Mr. Speaker, I listened with great interest to my colleague. In the 12 years I have been here, I have seen some deplorable, thuggish behaviour. It is up to the Speaker to handle that, and I think in this Parliament the role of the Speaker has attempted to do that.
I guess my concern is there is a tendency to infantilize this House as though we are all bad children; we use penalty box metaphors.
I came here to speak truth to power. I did not come here to belong to an august little club where we all pat each other on the back and say, “What an excellent question”.
Decorum is about truth and answering.
I would suggest one of the main problems that I see, which adds a great deal of frustration, is that we have people standing in the House, reading things that were written by somebody else, and we can tell they are reading something that was handed to them five minutes ago. What are they doing here? Why not just have their staff come in?

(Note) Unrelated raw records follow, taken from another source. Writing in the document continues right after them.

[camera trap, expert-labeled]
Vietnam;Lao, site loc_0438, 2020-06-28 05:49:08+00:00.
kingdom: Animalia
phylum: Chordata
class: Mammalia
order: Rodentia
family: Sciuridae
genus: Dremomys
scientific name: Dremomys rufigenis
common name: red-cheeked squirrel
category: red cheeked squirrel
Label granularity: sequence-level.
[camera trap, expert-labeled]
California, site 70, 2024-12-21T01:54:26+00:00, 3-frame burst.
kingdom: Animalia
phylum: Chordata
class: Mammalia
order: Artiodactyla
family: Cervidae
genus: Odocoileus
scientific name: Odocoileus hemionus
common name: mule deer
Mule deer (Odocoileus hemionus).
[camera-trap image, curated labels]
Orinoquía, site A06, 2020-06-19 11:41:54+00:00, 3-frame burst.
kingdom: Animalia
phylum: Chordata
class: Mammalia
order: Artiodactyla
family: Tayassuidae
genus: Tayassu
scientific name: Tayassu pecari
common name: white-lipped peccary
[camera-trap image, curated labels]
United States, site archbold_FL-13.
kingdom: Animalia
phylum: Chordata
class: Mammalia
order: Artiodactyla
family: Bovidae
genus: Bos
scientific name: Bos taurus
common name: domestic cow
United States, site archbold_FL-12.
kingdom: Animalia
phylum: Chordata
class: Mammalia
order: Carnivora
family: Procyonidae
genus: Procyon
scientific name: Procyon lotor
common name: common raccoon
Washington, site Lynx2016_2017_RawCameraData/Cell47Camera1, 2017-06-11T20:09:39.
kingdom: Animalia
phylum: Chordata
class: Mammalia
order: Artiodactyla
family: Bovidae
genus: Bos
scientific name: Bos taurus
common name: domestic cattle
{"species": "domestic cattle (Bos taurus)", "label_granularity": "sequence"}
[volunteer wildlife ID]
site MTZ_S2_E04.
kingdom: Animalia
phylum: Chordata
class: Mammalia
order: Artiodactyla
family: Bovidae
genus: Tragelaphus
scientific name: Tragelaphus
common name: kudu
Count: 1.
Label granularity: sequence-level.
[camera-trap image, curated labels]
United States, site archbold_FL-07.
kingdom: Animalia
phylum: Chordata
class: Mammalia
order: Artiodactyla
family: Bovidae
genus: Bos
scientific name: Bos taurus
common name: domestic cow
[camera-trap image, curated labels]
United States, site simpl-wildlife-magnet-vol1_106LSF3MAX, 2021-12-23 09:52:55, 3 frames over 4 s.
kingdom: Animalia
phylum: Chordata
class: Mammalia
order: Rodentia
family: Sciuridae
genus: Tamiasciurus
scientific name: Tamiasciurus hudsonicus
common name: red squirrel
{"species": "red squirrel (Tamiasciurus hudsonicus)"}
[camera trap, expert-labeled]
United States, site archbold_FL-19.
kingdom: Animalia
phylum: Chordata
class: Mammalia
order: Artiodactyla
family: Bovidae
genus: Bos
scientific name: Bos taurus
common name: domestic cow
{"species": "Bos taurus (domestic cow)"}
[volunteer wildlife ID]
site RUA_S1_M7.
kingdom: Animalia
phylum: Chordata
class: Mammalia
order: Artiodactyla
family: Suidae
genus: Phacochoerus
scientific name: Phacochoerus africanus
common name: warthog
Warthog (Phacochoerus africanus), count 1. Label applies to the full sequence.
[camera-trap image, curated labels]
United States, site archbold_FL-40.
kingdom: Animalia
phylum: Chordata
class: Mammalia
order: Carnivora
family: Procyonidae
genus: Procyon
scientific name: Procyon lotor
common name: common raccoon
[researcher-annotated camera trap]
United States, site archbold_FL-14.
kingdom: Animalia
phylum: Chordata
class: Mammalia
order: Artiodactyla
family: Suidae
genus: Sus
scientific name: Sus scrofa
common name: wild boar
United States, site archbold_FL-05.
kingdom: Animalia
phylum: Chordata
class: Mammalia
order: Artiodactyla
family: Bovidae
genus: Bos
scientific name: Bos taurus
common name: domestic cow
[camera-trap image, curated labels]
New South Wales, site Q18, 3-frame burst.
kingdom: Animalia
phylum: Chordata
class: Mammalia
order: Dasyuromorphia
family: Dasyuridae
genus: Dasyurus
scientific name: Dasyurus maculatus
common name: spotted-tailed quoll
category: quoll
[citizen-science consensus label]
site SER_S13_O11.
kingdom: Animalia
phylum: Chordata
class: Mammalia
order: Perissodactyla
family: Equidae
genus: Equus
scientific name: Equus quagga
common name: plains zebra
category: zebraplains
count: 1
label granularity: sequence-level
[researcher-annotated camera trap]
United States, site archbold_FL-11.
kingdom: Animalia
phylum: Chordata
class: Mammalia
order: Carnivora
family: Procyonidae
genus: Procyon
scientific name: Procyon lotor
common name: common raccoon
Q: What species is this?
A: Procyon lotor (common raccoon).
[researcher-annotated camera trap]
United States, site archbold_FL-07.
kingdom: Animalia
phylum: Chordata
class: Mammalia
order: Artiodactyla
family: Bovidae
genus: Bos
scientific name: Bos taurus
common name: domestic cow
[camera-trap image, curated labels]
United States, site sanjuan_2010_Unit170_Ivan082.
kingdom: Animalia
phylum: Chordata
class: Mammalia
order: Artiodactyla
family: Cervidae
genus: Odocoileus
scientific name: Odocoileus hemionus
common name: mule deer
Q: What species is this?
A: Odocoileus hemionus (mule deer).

To read repeated notes from ministers, day after day, is a debasement of debate, so yes, I get frustrated. I would suggest we return to the Standing Orders that existed, whereby we have to just speak. It might be a bit more difficult for us. We might be a little wibbly-wobbly for a while; but that would actually restore a level of accountability in the House, because what is happening under this faux decorum is that we are being run like vacuous marionettes by whatever political staffers higher up are saying, such as “This is what you are going to read today. This is what you are going to say, and in trouble, say only this”.
That is not democracy.
I would like to ask my hon. colleague about how we can cut those strings of the marionettes so we can actually start to speak truth to power, get proper responses, and do it in a dignified fashion.